# [Document excerpt]
____

WMGM FM had an elevator music format that would put you to sleep and sometimes played Schmaltz music on weekends, and Herman sold ads on a commission basis, so he didn't make a lot of money, and he had failed to convince the station owner and program manager to let him change the FM format to feature the rock and roll music on the stereo station, but they refused. But since they were both on a deep sea fishing trip to the canyon that weekend, and out of communication with the station, Herman took over. The FM station didn't even have a DJ, but repeatedly played the same reel to reel tapes over and over again.

So Herman made up his own tape – one with “Rock Around the Clock” and “Wooly Bully” playing over and over again, and turned it on and locked the door as he left. It was unnecessary to lock the door since no one actually listened to the elevator music and nobody complained about the same two songs being played over and over, at least not until the entire weekend was out. And Herman didn't get fired until the following Monday morning when the owner and station manager returned and found out what happened.

____

# [Excerpted records]
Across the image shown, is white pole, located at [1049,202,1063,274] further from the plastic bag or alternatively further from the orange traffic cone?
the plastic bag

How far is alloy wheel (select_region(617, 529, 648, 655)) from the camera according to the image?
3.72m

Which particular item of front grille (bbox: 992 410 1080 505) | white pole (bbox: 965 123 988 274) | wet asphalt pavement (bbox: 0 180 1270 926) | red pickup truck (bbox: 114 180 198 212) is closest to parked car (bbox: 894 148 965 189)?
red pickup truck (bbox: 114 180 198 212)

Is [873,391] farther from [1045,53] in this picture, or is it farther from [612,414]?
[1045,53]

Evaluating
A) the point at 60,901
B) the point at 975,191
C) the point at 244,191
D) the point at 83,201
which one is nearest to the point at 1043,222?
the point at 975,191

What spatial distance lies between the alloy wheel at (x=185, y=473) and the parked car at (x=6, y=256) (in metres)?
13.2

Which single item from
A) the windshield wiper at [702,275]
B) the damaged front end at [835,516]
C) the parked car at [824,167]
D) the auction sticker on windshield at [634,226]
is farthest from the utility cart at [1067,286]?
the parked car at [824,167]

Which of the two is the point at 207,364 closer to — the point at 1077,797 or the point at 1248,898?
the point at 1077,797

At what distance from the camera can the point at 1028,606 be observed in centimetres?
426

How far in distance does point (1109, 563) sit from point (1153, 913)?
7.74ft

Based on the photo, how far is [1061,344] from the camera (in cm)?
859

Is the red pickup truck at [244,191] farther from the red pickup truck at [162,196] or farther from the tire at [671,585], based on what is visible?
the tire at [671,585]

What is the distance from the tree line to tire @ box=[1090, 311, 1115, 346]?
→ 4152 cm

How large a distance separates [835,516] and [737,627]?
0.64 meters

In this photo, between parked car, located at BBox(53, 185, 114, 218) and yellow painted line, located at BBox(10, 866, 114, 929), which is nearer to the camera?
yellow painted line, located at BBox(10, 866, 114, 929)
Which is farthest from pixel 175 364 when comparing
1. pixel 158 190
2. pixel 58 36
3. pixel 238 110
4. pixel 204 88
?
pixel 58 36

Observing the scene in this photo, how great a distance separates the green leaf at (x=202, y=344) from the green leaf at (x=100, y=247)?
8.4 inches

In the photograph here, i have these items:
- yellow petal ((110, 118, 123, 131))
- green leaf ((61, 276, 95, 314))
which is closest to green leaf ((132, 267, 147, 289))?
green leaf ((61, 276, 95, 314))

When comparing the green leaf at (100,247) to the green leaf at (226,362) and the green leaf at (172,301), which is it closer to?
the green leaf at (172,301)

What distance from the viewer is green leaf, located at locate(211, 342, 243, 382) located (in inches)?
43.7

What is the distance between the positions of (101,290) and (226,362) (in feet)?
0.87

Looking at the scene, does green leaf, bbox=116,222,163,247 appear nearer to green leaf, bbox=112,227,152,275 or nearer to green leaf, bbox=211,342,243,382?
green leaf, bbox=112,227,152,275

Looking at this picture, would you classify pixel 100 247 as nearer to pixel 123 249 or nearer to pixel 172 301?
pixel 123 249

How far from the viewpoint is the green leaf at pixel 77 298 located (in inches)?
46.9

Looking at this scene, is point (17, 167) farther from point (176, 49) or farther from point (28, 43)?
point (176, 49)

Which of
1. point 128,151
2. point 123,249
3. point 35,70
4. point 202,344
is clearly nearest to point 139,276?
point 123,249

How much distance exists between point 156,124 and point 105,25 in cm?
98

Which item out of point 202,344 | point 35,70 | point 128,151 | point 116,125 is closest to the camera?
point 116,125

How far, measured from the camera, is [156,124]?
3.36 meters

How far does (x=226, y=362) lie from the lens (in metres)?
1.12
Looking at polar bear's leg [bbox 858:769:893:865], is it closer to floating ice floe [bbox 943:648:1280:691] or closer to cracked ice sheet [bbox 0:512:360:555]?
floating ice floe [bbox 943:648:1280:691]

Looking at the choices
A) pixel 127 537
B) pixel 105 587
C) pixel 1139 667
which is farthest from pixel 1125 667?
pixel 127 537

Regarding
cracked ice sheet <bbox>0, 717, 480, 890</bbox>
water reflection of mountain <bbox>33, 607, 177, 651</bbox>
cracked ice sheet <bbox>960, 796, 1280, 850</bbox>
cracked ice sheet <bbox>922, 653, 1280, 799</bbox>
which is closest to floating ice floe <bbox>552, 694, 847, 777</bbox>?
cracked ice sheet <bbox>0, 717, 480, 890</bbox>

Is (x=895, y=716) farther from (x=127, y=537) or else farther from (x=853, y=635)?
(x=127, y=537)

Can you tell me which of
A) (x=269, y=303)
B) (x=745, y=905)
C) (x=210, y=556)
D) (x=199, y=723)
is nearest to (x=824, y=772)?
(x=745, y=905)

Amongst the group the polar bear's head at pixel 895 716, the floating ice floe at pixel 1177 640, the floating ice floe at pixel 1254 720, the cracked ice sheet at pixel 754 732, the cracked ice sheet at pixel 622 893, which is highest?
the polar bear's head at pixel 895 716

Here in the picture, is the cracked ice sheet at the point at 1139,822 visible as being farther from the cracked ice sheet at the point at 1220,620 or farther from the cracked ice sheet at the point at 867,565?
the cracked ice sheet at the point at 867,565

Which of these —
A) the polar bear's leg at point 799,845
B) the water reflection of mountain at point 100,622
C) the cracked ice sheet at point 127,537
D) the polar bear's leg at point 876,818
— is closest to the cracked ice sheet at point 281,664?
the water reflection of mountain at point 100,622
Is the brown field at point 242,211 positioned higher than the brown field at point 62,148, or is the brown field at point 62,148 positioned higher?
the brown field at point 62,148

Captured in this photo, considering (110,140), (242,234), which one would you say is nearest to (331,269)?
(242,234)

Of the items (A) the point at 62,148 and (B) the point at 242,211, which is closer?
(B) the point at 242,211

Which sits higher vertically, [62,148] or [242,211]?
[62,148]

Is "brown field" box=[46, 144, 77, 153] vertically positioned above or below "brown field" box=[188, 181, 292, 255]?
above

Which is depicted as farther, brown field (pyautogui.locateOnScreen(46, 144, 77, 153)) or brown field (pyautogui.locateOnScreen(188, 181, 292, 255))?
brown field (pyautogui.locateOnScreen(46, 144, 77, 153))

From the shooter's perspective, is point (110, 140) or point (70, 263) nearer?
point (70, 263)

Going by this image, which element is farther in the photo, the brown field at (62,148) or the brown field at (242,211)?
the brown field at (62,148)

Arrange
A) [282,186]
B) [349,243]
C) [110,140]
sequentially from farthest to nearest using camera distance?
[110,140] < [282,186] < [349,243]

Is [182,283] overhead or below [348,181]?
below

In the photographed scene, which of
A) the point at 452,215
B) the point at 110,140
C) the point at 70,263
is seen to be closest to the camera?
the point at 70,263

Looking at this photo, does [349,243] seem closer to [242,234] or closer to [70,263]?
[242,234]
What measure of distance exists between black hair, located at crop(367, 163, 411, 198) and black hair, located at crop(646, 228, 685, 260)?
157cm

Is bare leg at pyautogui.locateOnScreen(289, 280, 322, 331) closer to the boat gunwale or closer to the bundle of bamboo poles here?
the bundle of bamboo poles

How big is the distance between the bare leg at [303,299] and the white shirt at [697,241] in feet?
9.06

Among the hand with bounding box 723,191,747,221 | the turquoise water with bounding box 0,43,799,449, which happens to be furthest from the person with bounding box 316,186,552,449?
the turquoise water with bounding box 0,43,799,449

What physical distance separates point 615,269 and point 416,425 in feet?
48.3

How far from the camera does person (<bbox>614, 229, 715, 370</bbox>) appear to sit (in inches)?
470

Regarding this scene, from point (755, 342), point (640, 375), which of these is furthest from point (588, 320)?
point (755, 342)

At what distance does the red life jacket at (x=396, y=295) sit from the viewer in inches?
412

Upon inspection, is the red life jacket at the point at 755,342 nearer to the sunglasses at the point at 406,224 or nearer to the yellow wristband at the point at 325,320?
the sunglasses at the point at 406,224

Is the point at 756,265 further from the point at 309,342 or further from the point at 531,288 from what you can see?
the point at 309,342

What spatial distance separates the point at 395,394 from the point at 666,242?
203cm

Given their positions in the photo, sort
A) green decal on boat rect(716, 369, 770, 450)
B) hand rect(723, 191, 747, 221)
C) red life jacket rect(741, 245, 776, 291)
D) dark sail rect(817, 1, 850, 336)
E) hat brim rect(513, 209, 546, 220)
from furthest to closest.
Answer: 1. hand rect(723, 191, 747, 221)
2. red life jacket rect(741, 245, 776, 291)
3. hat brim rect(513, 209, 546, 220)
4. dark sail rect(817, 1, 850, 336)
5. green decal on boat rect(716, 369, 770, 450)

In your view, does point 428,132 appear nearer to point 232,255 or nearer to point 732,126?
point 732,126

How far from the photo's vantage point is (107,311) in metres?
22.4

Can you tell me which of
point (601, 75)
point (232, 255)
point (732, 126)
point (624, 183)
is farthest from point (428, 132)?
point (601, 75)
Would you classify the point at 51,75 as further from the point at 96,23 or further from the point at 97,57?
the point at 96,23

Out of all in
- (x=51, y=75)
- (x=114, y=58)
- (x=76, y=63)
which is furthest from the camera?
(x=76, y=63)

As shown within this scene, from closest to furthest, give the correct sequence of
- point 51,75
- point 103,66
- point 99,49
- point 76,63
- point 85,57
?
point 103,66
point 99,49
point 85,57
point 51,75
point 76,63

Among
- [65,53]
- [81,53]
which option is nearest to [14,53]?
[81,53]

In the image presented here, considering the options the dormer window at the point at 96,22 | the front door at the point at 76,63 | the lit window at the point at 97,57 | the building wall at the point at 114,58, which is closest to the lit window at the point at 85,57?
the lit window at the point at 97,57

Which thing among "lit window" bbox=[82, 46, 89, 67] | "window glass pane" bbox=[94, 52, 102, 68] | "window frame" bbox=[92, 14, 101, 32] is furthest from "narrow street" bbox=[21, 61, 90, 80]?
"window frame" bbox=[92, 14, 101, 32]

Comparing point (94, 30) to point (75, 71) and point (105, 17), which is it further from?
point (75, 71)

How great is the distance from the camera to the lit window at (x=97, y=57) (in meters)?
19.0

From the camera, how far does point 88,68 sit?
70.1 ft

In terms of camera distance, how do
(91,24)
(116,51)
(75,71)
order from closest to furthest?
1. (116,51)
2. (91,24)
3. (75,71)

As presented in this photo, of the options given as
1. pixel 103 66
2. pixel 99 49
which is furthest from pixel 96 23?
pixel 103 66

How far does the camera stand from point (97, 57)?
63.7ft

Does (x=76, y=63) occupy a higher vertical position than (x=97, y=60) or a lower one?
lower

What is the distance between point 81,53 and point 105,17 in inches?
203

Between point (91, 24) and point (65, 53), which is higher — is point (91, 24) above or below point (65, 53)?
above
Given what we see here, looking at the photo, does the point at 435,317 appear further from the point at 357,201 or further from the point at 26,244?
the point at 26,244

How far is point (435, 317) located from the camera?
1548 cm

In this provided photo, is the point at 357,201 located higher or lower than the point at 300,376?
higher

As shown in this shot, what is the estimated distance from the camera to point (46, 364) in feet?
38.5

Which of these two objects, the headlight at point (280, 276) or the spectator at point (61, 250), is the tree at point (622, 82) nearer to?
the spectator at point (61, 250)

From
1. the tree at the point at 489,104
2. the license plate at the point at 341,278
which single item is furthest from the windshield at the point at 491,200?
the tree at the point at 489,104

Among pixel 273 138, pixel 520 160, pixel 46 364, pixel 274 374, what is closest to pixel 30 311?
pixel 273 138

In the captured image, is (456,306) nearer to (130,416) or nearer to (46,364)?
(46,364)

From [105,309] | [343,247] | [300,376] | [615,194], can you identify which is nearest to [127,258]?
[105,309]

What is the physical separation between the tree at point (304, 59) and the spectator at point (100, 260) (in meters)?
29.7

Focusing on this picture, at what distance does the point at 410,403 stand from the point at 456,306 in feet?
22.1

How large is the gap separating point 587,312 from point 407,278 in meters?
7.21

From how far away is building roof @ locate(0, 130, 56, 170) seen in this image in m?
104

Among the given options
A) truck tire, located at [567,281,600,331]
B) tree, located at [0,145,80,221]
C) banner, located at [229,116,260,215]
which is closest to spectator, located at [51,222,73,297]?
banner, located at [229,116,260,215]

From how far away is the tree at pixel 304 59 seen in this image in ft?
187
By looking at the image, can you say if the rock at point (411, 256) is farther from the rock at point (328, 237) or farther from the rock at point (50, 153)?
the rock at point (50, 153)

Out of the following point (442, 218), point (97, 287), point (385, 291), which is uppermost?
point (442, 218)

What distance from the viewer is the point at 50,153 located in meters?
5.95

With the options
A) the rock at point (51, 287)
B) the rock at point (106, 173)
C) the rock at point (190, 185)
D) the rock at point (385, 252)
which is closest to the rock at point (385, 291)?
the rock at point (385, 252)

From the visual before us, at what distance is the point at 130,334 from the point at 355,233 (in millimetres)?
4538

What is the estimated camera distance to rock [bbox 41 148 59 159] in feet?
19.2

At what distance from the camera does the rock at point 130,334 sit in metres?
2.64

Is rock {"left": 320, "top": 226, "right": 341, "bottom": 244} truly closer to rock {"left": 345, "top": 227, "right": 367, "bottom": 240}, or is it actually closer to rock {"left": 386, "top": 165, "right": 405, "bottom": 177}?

____

# [To do]
Condense the paragraph of the radio station account that begins "So Herman made up his own tape" into a short bulleted list that keeps its main facts. Work only from the radio station account and leave the entries aside.

# [Full solution]
- Herman made his own tape of "Rock Around the Clock" and "Wooly Bully" playing over and over, started it, and locked the door behind him.
- The lock wasn't needed: no one listened to the elevator music, and nobody complained about the two repeating songs until the weekend was out.
- Herman was fired the following Monday morning, when the owner and station manager returned and learned what had happened.